> QUOTED PASSAGE:
A scalable spike detection method for implantable high-density multielectrode array
Conference: SMACD / PRIME 2021 - International Conference on SMACD and 16th Conference on PRIME
07/19/2021 - 07/22/2021 at online
Proceedings: SMACD / PRIME 2021
Pages: 4Language: englishTyp: PDF
Authors:
Tambaro, Mattia (Padova Neuroscience Center, University of Padua, Padua, Italy)
Vallicelli, Elia Arturo (Institute for Nuclear Physics, University of Milano Bicocca, Milan, Italy)
Saggese, Gerardo; Strollo, Antonio (Department of Electrical Engineering and Information Technology, University of Naples Federico II, Naples, Italy)
La Gala, Andrea; De Matteis, Marcello; Baschirotto, Andrea (Department of Physics, University of Milano Bicocca, Milan, Italy)
Maschietto, Marta; Leparulo, Allesandro; Vassanelli, Stefano (Padova Neuroscience Center, University of Padua, Padua, Italy & Department of Biomedical Sciences, University of Padua, Padua, Italy)
Abstract:
High-density CMOS-based Multielectrode Arrays (MEA) provide thousands of channels to record extracellular electrical activity of neuronal networks. Such a high channels count generates an amount of data that is difficult to manage with long-term fully implantable neural interfaces, where power and data transmission are provided wirelessly. To overcome this limitation, a low resources digital signal processor able to reduce the amount of transmitted data to a relevant subset represented by the spiking activity is essential. Unfortunately, the resources required to detect spikes linearly grow with the number of channels, limiting the total amount of MEA pixels in these devices. This work presents a method, here called Spike Detection-by-Difference (SDD), to drastically reduce this limit, for real-time spike detection with an impact on resources and consumption independent from the total channels count. It exploits the high resolution of MEAs to separate the highly localized extracellular action potential from the large-scale local field potential. The SDD is compared with the standard spike detection approaches as the Threshold Crossing (TC) and the Nonlinear Energy Operator (NEO). The detection accuracy is compared for different spiking amplitudes on a synthetic dataset generated from real recordings, showing a detection accuracy of 90% for spikes as low as 45 muV, with a noise in the frequency band from 300 Hz to 5 kHz of 10 muVrms. Furthermore, the resource consumption shows a reduction of the 91,5% compared to the TC and of 94% compared to the NEO on a 32x32 pixels matrix. This reduction can be further accentuated increasing the matrix size or reducing the number of columns.

> DATA EXTRACT:

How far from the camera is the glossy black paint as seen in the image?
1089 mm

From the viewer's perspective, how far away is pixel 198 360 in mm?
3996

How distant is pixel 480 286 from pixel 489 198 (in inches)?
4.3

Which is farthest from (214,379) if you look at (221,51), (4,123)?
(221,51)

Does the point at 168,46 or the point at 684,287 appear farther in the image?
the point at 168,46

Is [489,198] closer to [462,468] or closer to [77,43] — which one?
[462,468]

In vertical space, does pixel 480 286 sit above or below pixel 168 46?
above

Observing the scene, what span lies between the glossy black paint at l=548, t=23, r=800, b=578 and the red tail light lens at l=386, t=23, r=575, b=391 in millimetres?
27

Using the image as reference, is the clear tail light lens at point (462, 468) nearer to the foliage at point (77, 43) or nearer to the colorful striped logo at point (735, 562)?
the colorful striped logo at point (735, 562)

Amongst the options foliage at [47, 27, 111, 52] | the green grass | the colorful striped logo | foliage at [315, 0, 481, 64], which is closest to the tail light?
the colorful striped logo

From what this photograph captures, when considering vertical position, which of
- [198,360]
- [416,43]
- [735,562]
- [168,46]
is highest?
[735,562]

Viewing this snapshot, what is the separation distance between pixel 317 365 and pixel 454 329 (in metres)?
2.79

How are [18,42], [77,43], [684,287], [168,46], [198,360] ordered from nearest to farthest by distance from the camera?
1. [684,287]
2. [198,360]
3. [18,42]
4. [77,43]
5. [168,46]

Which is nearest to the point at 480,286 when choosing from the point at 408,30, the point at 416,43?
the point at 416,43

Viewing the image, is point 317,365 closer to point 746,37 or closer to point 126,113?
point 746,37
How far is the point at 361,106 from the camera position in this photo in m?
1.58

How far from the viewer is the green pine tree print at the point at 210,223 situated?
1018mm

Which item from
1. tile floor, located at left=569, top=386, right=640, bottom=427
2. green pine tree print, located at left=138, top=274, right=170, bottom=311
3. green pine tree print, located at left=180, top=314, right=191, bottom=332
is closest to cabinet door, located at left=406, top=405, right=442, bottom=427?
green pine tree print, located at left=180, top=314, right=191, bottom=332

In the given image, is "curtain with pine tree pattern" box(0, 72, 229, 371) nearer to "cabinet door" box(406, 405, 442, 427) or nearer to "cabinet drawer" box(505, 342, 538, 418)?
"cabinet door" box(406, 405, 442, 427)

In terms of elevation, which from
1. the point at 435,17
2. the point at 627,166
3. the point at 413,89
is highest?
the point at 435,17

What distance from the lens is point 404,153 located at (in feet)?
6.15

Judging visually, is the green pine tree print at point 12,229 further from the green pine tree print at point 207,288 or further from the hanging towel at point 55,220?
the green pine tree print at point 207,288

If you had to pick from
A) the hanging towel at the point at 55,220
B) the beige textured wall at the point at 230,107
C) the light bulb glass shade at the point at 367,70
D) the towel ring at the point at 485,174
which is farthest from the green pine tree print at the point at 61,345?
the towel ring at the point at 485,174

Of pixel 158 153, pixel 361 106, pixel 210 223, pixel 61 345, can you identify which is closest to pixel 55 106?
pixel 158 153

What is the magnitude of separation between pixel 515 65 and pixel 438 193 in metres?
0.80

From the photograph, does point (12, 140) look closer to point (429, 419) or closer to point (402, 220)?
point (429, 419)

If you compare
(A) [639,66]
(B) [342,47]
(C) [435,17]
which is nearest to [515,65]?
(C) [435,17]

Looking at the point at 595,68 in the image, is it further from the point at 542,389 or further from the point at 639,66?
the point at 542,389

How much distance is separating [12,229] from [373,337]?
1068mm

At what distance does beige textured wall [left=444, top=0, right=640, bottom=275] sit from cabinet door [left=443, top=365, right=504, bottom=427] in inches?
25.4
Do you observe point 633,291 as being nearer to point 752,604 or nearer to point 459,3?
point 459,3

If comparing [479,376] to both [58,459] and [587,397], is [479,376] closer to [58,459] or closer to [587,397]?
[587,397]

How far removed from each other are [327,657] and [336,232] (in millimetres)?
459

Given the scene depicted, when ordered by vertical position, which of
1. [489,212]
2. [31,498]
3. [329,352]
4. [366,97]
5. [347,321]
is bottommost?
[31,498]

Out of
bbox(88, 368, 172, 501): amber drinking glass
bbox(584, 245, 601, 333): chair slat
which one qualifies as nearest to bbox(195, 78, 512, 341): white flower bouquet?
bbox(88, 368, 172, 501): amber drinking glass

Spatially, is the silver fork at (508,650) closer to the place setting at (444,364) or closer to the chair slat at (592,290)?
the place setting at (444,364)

> EXERCISES TO COMPLETE:
1. According to the spike detection abstract, what detection accuracy is shown for spikes as low as 45 muV?
2. Reproduce the passage of the spike detection abstract that begins at the words "Saggese, Gerardo; Strollo, Antonio" and stops after the words "Sciences, University of Padua, Padua, Italy)".
Rely only on the spike detection abstract.

> PER-TASK ANSWERS:
1. A detection accuracy of 90%.

2.
Saggese, Gerardo; Strollo, Antonio (Department of Electrical Engineering and Information Technology, University of Naples Federico II, Naples, Italy)
La Gala, Andrea; De Matteis, Marcello; Baschirotto, Andrea (Department of Physics, University of Milano Bicocca, Milan, Italy)
Maschietto, Marta; Leparulo, Allesandro; Vassanelli, Stefano (Padova Neuroscience Center, University of Padua, Padua, Italy & Department of Biomedical Sciences, University of Padua, Padua, Italy)